Assignment 1
Name every distinct username that posts in the forum thread about a Tenerife holiday.
Assignment 2
Extend the forum thread about a Tenerife holiday with further replies that follow on from its final post.

Passage provided

=== Section Start ===

# Tommy goes to Tenerife



## Tommy Tainant

In a few weeks.  Looks a bit shit to me but Mrs T booked it and is really keen.
Anyone else been there ?


----------



## GLASNOST

Tommy Tainant said:


> In a few weeks.  Looks a bit shit to me but Mrs T booked it and is really keen.
> Anyone else been there ?


Been to Gran Canaria but that was many, many years ago. 1975. If you can stay clear of the Brit and German dunks you'll probably be alright and ..... if you chose on which side of the hotel you'll be staying Bob's your uncle.


----------



## Tommy Tainant

GLASNOST said:


> Tommy Tainant said:
> 
> 
> 
> In a few weeks.  Looks a bit shit to me but Mrs T booked it and is really keen.
> Anyone else been there ?
> 
> 
> 
> Been to Gran Canaria but that was many, many years ago. 1975. If you can stay clear of the Brit and German dunks you'll probably be alright and ..... if you chose on which side of the hotel you'll be staying Bob's your uncle.
Click to expand...

I always try and steer clear of the Brits. We are top floor with a private jacuzzi so she reckons we can miss the poolside experience. First proper holiday together since our honeymoon. Hope we get on.


----------



## Ridgerunner

Take your construction clothes... You might get a job...

"Our position is that we are here if the TMT project needs us," he said by phone from the institute's headquarters on the island of Tenerife.

Giant telescope backers to seek permit for alternative site


----------



## GLASNOST

Tommy Tainant said:


> I always try and steer clear of the Brits.


A very wise thing to do. We've been going to the Black Sea coast of Bulgaria the last 4 years in a row and the only ones who make a nuisance of themselves are the Brits. Jesus, they drink themselves to unconsciousness! They are completely out of their minds with drink! I wonder how they managed to reboard the plane home?


Tommy Tainant said:


> First proper holiday together since our honeymoon. Hope we get on.


LOL. How many years have you been together?


----------



## Tommy Tainant

GLASNOST said:


> Tommy Tainant said:
> 
> 
> 
> I always try and steer clear of the Brits.
> 
> 
> 
> A very wise thing to do. We've been going to the Black Sea coast of Bulgaria the last 4 years in a row and the only ones who make a nuisance of themselves are the Brits. Jesus, they drink themselves to unconsciousness! They are completely out of their minds with drink! I wonder how they managed to reboard the plane home?
> 
> 
> Tommy Tainant said:
> 
> 
> 
> First proper holiday together since our honeymoon. Hope we get on.
> 
> Click to expand...
> 
> LOL. How many years have you been together?
Click to expand...

23
Bulgaria used to be really cheap a few years back. The booze is probably a lot cheaper than back home.

=== Section End ===

Provided data
=== Section Start ===

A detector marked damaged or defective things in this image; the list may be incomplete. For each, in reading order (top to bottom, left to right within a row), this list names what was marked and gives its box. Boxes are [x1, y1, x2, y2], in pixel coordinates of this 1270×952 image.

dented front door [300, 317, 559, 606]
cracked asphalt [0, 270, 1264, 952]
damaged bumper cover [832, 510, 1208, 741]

=== Section End ===

Result 1
Tommy Tainant, GLASNOST, Ridgerunner

Result 2
----------



## Tommy Tainant

Ridgerunner said:


> Take your construction clothes... You might get a job...
> 
> "Our position is that we are here if the TMT project needs us," he said by phone from the institute's headquarters on the island of Tenerife.
> 
> Giant telescope backers to seek permit for alternative site


Tenerife is probably better for this.


----------



## Ridgerunner

Tommy Tainant said:


> Ridgerunner said:
> 
> 
> 
> Take your construction clothes... You might get a job...
> 
> "Our position is that we are here if the TMT project needs us," he said by phone from the institute's headquarters on the island of Tenerife.
> 
> Giant telescope backers to seek permit for alternative site
> 
> 
> 
> Tenerife is probably better for this.
Click to expand...


From a scientific standpoint I might have to disagree... From a Sociological perspective there is a big old Lava Wall to climb over... 

The  biggest hurdle is the Billions (yes that's right that is a B) of Dollars that have been directed to this project all with the support of the State of Hawaii... 

Actually it is quite a pickle they have gotten themselves into...

TMT International Observatory


----------



## GLASNOST

Tommy Tainant said:


> First proper holiday together since our honeymoon. Hope we get on.





GLASNOST said:


> LOL. How many years have you been together?





Tommy Tainant said:


> 23


My God! And this'll be the first time you'll be stuck alone together with nowhere to run in all of those years? I now understand your concern.


Tommy Tainant said:


> Bulgaria used to be really cheap a few years back.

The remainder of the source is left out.